The 1961 Irish Greyhound Derby took place during July and August with the final being held at Harold's Cross Stadium in Dublin on 11 August 1961.

The winner Chieftain's Guest won £1,250 and was trained and bred by Leslie McNair, and jointly owned by McNair and Eric McCullough.

== Final result ==
At Harold's Cross, 11 August (over 525 yards):

| Position | Name of Greyhound | Breeding | Trap | SP | Time | Trainer |
|---|---|---|---|---|---|---|
| 1st | Chieftain's Guest | Knock Hill Chieftain - Star Guest | 1 | 5-2 | 29.45 | Leslie McNair |
| 2nd | Skips Choice | Romola's Dante - Phil Skip | 6 | 5-1 | 29.49 | Gay McKenna |
| 3rd | The Grand Canal | Champion Prince - The Grand Duchess | 4 | 4-1 | 29.57 | Paddy Dunphy |
| 4th | Wild Maid | Champion Prince - Much Loved | 3 | 6-4f |  |  |
| 5th | Ballycashen Rory | unknown | 2 | 20-1 |  |  |
| 6th | Evening Iris | unknown | 5 | 100-7 |  |  |

=== Distances ===
½, 1 (lengths)

== Competition Report==
Long Story and Sandown Dick were major eliminations during the first round and Clonmel record holder Odd Venture broke a hock whilst leading. First round winners included The Grand Canal, Ireland's leading bitch Wild Maid, Evening Irish and Ballycashen Rory.

In the second round The Grand Canal won again with Spark of Delight and Wild Maid also impressing. The first semi-final went to Wild Maid in 29.32 and The Grand Canal who remained unbeaten after recording 29.36 in the second semi-final. The final semi was won by Skips Choice in a slower time of 29.84.

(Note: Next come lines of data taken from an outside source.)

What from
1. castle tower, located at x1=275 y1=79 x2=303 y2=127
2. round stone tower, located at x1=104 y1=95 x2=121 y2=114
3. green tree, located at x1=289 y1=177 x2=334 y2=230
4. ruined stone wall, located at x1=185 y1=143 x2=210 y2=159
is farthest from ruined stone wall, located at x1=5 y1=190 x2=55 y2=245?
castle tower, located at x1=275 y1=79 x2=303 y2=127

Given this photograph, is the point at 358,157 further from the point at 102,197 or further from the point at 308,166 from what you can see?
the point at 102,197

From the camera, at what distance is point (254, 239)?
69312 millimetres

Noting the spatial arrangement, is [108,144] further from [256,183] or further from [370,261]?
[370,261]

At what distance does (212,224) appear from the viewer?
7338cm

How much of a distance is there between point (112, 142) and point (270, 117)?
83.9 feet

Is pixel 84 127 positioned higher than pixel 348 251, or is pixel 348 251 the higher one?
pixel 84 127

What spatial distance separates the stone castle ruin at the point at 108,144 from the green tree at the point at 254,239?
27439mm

The final saw three greyhounds prominent early, Skips Choice had etched out a lead but the strong finishing Chieftains Guest caught him and won by half a length to land a hefty gamble with The Grand Canal also running on strongly a further length behind. Chieftains Guest who had failed to win a race leading up to the final was to finish lame on his wrist.